El Derecho conforma un conjunto de normas con que el hombre se encuentra para saber a qué atenerse en sus relaciones con los demás, y en el desenvolvimiento personal de sus facultades a través de los derechos y en cumplimiento de sus deberes, así puede proyectar y anticipar su vida. Las normas se modificarán avanzando en paralelo a la conciencia social y a la sensibilidad colectiva, en el juego entre ideas y creencias, evitando fracturar el cuerpo social y la configuración de la vida humana. La memoria y el recuerdo de los muertos, la pervivencia de esta realidad vital pretérita, bajo una única condicion de que sea veraz y auténtica, es una dimensión de ese pasado que debe conservarse.

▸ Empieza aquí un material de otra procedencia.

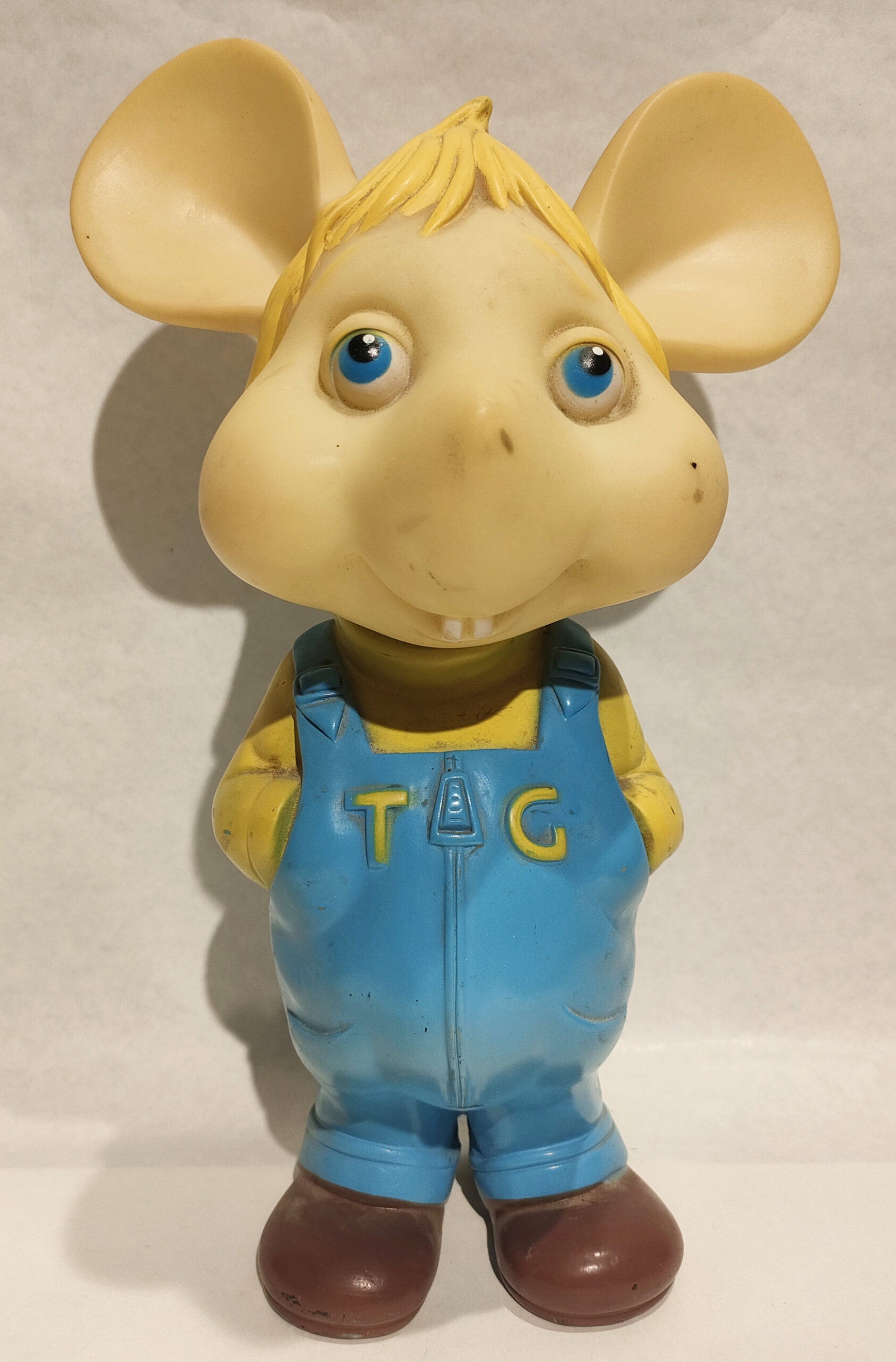 Topo Gigio – Maglia Gialla – Salopette Azzurra – Scritta TG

Una última indicación; el reconocimiento de la dignidad del hombre es el principio esencial, personal, social, pilar del ordenamiento jurídico. Pero la dignidad como derecho natural tiene un origen incierto, Ortega y Gasset decía que el hombre no tenía naturaleza sino historia, la cual actúa como una cuasi-naturaleza, un repertorio de usos y vigencias que recibimos en continuidad histórica y que resulta incompatible con una concepción dogmática y racional de los derechos con origen en un supuesto y meta-histórico acuerdo social, hipótesis no necesaria para justificar su origen. La dignidad surge en el reconocimiento de la personalidad del otro similar a la mía que se hace compresente en el encuentro vital de un ser humano individualizado con el otro como él, la intuición o consciencia al saber que como yo hay otro, un prójimo, con apariencia y pretensión de ser muy parecida a la mía, cuyo comportamiento o actuación hacia él asumo que debe ser el mismo al que espero yo de él,  lo cual me hace reconocer la dignidad de ambos. Al disciplinar mis relaciones con él en base a ello, al transcender este reconocimiento al conjunto social la idea intuida se convierte en vigencia y por tanto en norma, en las múltiples trayectorias susceptibles de regulación. El alcance y extensión que vaya obteniendo la idea de la dignidad de persona posibilitará la evolución del ser persona, razón del ser del Derecho, y de ahí el surgimiento progresivo de derechos y la imposición de obligaciones.